Transgender homecoming queen later wonders if it was ‘worth it’


A transgender teen who was cheered by students and parents when she was named homecoming queen at a Huntington Beach high school said she later wondered whether it was “even worth it.”

In an emotional, nearly nine-minute YouTube video, Cassidy Lynn Campbell said she was hurt and stunned by the negative and hateful comments directed at her after her victory.

Campbell, still wearing her tiara and homecoming sash in the recording, said the attacks made her feel like “going back to being miserable” and that perhaps she should “just be a boy and hate myself again … just so everyone can shut up and leave me alone.”


In an interview with The Times after her victory, Campbell said she ran for homecoming queen to make a statement about equality for transgender people and was heartened by the response from students, her parents and school administrators.
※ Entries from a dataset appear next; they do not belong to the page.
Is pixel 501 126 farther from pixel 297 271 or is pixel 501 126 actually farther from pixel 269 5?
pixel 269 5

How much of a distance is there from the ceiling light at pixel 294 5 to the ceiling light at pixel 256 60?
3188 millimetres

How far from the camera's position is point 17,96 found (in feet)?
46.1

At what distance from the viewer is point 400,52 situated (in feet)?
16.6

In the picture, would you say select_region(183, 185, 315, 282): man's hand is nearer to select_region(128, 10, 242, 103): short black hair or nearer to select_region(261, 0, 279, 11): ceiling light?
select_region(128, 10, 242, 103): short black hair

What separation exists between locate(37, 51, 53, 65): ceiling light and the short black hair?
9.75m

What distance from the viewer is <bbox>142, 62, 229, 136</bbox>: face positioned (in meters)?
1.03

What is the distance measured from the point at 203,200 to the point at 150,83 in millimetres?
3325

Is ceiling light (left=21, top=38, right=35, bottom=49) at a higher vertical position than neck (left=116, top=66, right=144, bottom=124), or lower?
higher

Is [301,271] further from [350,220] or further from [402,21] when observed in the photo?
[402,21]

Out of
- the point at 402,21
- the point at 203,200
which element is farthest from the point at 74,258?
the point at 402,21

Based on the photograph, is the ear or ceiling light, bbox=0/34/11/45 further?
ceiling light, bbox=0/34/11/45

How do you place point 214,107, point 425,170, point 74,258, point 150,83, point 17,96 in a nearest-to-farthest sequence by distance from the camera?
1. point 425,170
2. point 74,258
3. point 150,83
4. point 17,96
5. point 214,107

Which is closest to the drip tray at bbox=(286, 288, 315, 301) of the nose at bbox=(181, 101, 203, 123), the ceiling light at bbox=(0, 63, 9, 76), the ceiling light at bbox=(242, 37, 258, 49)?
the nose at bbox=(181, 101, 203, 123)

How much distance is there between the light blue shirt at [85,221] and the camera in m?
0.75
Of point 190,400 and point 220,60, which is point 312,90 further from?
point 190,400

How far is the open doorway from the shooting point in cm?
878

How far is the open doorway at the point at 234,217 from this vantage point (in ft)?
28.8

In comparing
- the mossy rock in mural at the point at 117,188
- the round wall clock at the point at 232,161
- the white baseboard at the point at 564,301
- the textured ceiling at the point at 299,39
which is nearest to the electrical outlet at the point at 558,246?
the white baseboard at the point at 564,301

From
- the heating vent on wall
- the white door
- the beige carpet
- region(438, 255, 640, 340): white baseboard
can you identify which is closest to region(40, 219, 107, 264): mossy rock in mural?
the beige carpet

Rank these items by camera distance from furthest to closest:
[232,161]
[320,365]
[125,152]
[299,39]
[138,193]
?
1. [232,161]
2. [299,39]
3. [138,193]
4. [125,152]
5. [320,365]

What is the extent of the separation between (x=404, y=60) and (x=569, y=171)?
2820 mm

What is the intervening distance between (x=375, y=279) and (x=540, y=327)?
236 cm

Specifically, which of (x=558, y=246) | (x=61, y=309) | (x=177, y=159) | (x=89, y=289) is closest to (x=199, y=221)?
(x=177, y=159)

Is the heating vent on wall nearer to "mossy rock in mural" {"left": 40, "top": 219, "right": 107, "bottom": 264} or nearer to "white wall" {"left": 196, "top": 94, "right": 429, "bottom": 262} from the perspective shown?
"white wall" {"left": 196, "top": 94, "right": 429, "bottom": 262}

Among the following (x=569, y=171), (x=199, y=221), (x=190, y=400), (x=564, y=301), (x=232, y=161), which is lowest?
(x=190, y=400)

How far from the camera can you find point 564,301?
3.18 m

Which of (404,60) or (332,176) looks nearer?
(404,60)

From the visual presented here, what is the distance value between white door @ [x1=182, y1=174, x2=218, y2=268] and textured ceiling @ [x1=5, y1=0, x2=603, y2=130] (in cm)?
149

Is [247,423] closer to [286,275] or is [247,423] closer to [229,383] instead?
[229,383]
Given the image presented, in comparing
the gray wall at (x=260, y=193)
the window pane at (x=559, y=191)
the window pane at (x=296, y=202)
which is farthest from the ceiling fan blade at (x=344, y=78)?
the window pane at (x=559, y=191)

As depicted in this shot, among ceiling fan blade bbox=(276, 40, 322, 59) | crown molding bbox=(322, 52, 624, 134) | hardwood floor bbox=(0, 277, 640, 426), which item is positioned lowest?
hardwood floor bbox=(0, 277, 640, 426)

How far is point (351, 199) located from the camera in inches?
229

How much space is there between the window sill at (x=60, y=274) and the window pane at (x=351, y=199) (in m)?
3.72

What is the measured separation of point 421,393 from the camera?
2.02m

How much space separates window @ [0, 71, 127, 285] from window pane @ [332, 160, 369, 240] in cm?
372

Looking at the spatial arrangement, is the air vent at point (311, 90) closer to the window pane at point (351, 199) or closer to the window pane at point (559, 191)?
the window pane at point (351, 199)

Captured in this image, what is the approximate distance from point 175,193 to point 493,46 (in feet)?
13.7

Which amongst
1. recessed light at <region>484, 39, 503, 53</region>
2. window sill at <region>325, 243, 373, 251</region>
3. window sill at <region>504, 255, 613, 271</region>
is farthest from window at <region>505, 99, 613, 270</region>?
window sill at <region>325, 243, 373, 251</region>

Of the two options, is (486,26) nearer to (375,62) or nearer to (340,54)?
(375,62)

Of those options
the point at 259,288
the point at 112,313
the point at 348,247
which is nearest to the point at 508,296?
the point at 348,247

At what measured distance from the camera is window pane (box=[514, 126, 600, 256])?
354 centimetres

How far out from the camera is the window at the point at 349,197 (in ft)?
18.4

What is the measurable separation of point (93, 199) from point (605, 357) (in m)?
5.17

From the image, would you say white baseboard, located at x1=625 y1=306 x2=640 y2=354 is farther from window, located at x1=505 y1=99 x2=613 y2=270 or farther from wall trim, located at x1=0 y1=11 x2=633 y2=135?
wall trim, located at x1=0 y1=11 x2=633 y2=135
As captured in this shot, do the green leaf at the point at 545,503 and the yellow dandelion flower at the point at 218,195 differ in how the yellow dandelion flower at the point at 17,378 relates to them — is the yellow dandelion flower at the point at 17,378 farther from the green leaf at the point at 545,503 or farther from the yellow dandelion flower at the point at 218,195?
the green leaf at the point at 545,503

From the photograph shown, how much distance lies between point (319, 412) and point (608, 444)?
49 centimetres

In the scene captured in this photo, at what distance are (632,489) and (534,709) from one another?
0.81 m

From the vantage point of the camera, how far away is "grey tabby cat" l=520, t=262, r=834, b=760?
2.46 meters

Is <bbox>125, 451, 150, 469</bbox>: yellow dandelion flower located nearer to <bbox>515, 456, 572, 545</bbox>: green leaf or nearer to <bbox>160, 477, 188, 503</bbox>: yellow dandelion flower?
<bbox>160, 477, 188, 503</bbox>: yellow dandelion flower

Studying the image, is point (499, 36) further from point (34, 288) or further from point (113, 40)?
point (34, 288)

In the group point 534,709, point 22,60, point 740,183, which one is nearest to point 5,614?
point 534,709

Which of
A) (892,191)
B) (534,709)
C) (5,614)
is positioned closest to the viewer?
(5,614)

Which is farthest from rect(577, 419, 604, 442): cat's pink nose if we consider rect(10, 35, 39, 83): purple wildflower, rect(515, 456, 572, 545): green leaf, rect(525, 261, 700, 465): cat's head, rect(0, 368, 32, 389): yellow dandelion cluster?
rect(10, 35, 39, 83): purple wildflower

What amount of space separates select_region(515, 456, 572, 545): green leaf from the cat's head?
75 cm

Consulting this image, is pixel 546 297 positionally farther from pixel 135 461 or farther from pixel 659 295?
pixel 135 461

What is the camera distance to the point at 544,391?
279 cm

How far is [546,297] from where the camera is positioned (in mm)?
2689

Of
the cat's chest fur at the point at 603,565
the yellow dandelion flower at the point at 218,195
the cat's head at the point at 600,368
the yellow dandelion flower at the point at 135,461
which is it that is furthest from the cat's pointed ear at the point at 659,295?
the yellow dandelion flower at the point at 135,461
She said she had celebrated her victory by going to a Norms diner with about 15 friends, then went home, where she saw the attacks on social media sites.

“I know I need to be strong, and I know I need to be strong for the kids I did this for, for the people I did this for,” she said in the video.

After recording the video, part of a collection of YouTube videos the teen has posted, Campbell seemed to gather herself and post a direct message:

“I am usually a very strong and confident person, but i have my moments too. although there was alot was positive feedback, there was alot of negative too, and the negative affected me more than it ever has before. i recorded this because i didnt know how else to vent, i didnt want to talk to anybody.”

A Chicago-based blogger and marketing professional later posted an open letter to Campbell:

“Keep being strong, keep being resilient, Cassidy. Keep being you,” Parker Marie Molloy wrote. “Is it fair that you’ve become the target of such hate and ignorance for nothing other than being yourself?

“Absolutely not. I know things can be hard, but anything worth fighting for usually is.”